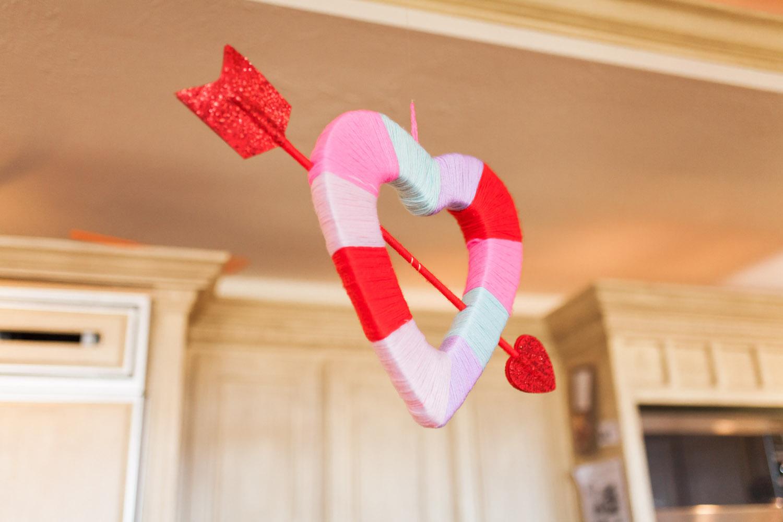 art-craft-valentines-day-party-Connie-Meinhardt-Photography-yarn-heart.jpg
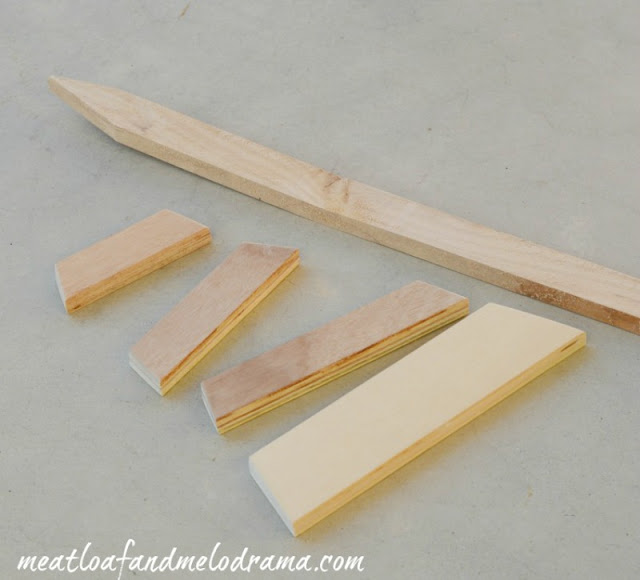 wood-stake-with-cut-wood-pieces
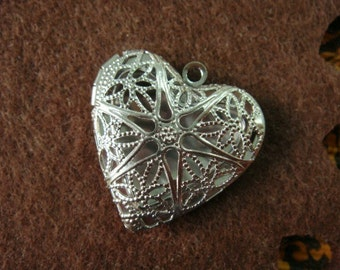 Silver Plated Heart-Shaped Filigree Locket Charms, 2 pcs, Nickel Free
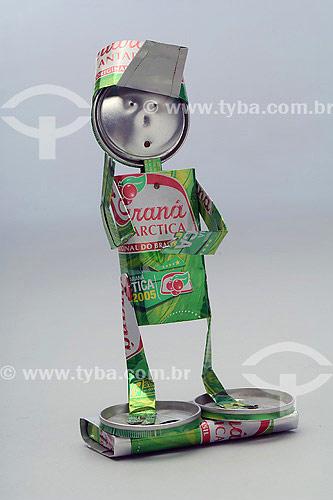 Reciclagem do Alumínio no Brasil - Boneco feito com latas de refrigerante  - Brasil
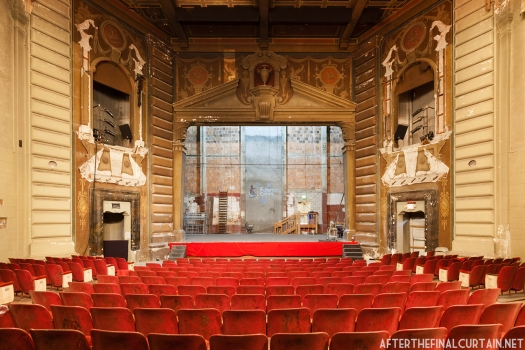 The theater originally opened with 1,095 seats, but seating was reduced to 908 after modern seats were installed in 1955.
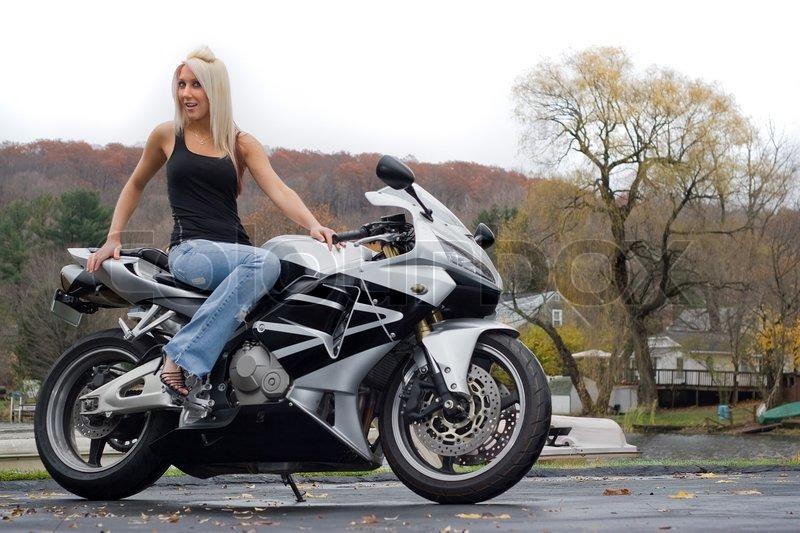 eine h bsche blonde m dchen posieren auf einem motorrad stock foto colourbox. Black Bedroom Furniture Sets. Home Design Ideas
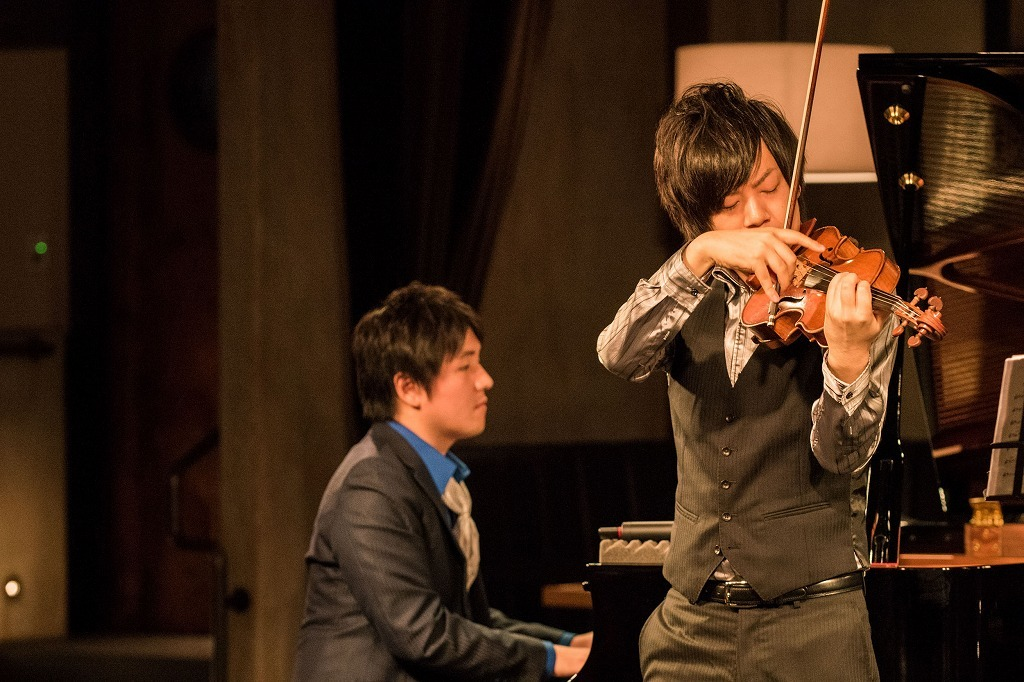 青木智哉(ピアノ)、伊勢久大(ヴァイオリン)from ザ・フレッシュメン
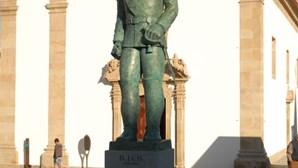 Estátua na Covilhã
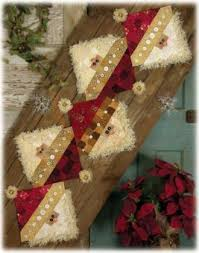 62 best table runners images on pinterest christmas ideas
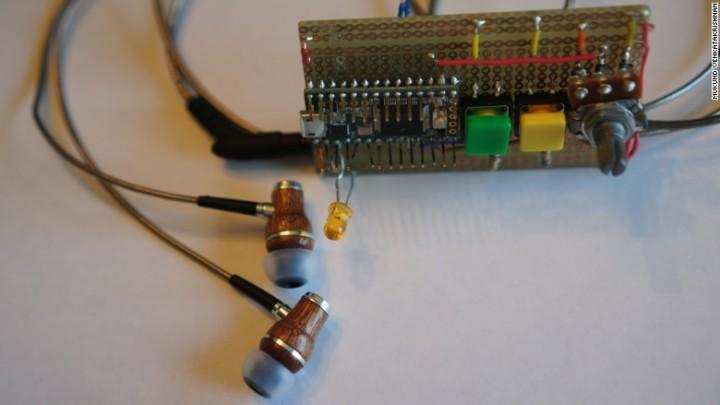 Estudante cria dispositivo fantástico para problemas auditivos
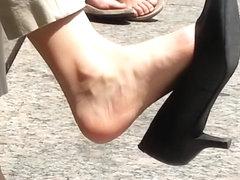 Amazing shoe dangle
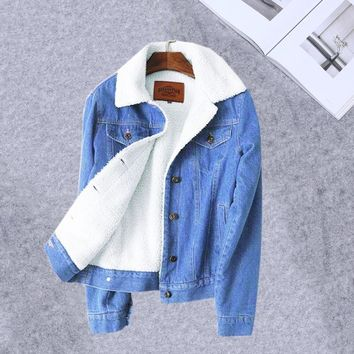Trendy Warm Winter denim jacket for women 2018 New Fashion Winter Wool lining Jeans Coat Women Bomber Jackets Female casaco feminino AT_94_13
•••••
◆ **WHAT YOU HAVE TO DO**
With the images removed, give back every entry exactly as shown.

◆ **YOUR RESPONSE**
 art-craft-valentines-day-party-Connie-Meinhardt-Photography-yarn-heart.jpg
 wood-stake-with-cut-wood-pieces
 Silver Plated Heart-Shaped Filigree Locket Charms, 2 pcs, Nickel Free
 Reciclagem do Alumínio no Brasil - Boneco feito com latas de refrigerante  - Brasil
 The theater originally opened with 1,095 seats, but seating was reduced to 908 after modern seats were installed in 1955.
 eine h bsche blonde m dchen posieren auf einem motorrad stock foto colourbox. Black Bedroom Furniture Sets. Home Design Ideas
 青木智哉(ピアノ)、伊勢久大(ヴァイオリン)from ザ・フレッシュメン
 Estátua na Covilhã
 62 best table runners images on pinterest christmas ideas
 Estudante cria dispositivo fantástico para problemas auditivos
 Amazing shoe dangle
Trendy Warm Winter denim jacket for women 2018 New Fashion Winter Wool lining Jeans Coat Women Bomber Jackets Female casaco feminino AT_94_13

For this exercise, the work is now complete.